→ **REQUIREMENT**
Return the records exactly, from the first line through the "Palm Coast Single" line.

───── RECORDS FOR THE TASK ─────

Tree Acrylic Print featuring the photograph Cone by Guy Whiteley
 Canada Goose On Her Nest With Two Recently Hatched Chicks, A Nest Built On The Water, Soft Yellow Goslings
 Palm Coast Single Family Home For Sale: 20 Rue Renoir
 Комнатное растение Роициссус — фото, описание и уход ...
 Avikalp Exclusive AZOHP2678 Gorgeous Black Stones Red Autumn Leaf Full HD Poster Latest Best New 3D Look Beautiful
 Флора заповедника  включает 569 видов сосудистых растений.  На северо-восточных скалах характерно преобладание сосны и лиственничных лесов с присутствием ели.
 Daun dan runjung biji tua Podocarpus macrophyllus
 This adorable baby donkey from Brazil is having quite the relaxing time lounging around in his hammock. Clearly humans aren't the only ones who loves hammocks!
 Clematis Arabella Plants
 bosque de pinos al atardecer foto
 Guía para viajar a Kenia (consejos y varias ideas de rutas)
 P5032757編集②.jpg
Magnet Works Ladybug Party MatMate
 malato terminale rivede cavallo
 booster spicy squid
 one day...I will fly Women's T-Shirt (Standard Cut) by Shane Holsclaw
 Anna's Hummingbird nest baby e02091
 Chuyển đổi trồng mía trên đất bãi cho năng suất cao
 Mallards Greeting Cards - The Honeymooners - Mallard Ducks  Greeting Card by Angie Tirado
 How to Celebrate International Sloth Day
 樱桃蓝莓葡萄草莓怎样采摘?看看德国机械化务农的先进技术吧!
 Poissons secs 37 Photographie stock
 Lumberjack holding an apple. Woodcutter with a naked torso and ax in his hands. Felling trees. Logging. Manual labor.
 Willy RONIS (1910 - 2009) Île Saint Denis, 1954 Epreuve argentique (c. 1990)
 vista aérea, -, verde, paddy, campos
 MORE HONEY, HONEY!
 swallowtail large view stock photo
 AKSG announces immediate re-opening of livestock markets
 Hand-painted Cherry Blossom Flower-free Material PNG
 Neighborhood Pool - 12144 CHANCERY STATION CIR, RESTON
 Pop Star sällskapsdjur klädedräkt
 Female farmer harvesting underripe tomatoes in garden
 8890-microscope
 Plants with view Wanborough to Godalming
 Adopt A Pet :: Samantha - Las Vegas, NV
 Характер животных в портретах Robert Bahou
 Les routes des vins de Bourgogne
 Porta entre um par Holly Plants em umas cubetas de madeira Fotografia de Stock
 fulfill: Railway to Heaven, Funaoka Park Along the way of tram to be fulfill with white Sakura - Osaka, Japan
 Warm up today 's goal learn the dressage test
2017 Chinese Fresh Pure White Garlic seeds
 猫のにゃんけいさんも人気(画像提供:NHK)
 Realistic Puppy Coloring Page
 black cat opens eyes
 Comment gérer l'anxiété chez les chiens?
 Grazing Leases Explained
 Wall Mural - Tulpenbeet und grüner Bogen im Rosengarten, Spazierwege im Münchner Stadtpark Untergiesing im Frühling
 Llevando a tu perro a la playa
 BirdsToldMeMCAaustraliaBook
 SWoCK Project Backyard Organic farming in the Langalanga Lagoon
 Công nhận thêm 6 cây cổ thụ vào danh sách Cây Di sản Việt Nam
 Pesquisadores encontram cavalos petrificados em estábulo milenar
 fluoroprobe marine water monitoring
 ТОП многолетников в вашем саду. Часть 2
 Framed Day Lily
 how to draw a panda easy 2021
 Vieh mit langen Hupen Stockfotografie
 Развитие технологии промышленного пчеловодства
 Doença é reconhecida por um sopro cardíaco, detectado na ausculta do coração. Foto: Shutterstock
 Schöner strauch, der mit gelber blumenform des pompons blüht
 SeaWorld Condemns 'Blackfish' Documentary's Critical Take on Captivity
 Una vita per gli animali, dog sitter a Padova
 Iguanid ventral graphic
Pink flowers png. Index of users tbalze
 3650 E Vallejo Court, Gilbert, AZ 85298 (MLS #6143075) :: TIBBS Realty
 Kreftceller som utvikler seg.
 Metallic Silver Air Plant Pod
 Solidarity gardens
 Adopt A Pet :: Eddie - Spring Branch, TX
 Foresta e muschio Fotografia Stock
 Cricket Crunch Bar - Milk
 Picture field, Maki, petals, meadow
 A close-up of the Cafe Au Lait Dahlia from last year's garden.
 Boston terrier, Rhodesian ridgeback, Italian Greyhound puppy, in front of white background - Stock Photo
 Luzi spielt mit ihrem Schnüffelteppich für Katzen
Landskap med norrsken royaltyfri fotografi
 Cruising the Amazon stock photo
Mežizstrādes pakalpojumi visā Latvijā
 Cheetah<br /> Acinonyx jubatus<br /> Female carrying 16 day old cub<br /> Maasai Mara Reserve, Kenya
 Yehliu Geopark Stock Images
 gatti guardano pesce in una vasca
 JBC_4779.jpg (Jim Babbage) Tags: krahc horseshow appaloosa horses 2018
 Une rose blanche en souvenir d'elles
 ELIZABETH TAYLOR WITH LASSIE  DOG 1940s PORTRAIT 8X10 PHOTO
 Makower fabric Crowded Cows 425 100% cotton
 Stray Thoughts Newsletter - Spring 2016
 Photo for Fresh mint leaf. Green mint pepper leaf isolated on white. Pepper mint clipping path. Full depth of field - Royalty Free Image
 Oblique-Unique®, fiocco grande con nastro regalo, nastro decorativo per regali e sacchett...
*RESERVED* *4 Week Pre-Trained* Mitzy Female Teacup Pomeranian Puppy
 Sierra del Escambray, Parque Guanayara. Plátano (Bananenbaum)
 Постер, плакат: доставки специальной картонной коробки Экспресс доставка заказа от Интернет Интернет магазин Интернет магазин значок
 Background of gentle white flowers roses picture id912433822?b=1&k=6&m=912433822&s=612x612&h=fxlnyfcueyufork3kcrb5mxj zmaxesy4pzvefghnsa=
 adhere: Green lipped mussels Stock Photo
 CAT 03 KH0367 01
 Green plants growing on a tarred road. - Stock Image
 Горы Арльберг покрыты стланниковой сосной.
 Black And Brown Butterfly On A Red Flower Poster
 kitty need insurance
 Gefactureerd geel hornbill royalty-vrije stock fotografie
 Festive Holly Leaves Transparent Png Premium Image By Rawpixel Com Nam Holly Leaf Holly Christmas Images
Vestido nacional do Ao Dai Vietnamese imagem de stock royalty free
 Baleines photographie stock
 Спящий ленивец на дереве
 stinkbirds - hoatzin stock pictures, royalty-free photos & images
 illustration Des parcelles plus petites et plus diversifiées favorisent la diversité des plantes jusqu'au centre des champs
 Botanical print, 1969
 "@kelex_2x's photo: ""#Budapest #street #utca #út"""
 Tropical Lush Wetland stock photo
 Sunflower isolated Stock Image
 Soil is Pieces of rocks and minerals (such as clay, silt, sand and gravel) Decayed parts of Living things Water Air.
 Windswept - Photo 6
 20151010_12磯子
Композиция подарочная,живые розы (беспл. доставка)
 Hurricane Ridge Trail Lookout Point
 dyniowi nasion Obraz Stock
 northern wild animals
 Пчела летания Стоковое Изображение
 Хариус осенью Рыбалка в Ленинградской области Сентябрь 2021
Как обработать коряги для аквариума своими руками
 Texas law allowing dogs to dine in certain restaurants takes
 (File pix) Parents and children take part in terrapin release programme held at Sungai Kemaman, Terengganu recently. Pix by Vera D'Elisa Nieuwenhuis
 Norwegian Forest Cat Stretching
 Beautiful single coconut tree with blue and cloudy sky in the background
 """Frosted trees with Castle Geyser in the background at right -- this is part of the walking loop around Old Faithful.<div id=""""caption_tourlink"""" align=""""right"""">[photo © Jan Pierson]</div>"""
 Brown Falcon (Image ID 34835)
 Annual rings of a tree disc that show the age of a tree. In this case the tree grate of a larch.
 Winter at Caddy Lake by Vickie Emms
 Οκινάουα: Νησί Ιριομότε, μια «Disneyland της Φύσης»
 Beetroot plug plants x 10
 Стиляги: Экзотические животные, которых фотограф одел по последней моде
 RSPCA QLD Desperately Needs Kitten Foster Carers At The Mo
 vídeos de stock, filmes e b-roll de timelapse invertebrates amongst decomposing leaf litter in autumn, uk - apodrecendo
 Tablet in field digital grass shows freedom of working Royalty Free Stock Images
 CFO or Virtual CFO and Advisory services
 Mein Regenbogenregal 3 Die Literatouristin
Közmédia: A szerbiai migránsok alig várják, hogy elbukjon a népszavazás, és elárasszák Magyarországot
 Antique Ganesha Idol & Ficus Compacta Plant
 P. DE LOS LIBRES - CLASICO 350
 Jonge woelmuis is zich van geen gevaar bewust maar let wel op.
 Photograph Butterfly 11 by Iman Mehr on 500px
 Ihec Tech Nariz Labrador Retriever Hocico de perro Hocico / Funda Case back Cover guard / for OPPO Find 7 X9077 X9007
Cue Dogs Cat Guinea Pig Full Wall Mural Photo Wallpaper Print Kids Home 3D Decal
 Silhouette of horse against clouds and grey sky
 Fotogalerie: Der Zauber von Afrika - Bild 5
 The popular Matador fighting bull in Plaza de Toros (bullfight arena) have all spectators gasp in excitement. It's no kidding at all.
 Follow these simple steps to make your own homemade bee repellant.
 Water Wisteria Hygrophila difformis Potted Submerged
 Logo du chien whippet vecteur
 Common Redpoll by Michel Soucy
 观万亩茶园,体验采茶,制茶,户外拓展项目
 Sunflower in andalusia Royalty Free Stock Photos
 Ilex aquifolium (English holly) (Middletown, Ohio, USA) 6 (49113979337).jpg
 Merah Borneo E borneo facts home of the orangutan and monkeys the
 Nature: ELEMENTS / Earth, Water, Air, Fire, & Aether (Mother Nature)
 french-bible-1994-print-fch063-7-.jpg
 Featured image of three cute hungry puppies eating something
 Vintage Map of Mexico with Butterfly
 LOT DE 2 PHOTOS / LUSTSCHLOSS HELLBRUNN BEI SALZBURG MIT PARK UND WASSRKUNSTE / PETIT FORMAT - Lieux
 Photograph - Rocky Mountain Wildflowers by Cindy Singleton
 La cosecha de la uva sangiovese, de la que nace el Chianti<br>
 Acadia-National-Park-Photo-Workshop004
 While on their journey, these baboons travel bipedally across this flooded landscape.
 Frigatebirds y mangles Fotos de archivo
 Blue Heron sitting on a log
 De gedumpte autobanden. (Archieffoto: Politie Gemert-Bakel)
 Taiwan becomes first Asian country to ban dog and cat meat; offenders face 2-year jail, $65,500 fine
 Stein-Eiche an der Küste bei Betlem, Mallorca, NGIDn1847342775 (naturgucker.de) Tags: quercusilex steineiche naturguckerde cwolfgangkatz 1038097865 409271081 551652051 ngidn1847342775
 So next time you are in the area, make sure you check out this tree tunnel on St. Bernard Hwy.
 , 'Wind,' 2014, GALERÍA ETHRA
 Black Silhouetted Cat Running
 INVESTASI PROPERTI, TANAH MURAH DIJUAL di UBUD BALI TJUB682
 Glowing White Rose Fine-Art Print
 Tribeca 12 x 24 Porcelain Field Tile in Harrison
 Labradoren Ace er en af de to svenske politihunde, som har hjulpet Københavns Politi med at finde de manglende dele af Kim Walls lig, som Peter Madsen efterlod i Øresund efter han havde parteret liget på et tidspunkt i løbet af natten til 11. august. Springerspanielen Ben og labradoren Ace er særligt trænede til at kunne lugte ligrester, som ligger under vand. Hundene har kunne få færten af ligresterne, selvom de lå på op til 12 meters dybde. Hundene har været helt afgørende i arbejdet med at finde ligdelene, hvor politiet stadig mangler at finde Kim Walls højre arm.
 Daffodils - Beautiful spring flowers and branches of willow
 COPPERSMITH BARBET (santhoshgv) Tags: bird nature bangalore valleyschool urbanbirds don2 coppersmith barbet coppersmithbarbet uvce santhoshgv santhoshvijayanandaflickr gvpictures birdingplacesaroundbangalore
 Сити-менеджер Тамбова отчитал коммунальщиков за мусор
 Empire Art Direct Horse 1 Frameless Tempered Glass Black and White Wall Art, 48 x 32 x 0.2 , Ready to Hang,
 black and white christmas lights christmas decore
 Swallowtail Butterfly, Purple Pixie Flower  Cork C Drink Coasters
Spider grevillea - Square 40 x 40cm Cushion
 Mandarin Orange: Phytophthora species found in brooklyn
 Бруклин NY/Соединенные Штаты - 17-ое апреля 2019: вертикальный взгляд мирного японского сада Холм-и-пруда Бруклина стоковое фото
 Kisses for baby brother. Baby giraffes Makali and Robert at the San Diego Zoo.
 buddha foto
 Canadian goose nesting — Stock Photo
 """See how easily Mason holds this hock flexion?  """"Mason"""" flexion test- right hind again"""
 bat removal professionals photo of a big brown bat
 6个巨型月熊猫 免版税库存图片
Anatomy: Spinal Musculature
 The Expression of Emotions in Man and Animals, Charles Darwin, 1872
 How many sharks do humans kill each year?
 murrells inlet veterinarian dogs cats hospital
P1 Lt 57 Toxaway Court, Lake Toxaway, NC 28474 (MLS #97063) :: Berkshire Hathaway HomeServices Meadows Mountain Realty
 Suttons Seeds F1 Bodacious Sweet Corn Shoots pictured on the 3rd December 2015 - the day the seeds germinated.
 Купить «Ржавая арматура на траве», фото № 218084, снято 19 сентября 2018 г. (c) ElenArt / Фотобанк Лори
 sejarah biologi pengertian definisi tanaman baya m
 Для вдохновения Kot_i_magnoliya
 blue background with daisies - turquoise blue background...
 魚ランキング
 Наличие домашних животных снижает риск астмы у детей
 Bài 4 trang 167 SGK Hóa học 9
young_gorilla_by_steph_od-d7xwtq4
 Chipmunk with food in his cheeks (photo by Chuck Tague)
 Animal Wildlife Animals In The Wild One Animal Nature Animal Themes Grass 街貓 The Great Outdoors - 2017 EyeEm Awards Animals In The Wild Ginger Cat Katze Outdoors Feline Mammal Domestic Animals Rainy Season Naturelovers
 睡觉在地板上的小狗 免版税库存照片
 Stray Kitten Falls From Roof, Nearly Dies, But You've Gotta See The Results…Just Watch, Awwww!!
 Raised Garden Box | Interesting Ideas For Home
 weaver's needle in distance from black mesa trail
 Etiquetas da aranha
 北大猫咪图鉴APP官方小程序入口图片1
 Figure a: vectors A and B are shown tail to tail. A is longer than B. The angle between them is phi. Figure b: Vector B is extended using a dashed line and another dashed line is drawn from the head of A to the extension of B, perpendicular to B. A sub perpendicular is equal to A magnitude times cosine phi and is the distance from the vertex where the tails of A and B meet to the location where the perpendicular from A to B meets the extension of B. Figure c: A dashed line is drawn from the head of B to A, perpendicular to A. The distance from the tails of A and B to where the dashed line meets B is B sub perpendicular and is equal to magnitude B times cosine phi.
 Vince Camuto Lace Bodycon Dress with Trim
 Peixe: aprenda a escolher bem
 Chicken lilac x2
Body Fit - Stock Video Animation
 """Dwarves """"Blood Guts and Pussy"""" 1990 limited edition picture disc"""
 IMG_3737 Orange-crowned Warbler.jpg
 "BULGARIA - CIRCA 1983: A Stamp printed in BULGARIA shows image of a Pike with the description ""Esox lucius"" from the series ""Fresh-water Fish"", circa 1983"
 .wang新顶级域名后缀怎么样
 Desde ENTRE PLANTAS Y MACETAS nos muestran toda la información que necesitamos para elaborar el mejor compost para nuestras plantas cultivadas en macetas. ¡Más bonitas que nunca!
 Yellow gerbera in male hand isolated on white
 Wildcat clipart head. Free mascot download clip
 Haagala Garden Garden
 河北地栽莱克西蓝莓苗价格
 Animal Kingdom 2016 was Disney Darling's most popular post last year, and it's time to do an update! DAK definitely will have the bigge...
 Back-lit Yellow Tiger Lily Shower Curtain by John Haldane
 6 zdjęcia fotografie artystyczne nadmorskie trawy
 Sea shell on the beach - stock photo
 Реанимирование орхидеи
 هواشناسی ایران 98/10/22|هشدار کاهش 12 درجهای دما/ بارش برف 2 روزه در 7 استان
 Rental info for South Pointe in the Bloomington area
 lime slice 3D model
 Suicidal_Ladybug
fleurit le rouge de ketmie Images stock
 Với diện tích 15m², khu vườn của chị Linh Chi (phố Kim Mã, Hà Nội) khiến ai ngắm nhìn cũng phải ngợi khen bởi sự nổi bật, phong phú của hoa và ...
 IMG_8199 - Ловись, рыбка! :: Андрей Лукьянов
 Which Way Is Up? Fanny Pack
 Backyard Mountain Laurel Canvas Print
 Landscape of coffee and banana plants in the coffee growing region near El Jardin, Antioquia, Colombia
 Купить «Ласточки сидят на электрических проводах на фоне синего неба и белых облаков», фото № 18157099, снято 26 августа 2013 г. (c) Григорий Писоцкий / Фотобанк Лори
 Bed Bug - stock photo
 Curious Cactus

─────

→ **FINISHED EXERCISE**
Tree Acrylic Print featuring the photograph Cone by Guy Whiteley
 Canada Goose On Her Nest With Two Recently Hatched Chicks, A Nest Built On The Water, Soft Yellow Goslings
 Palm Coast Single Family Home For Sale: 20 Rue Renoir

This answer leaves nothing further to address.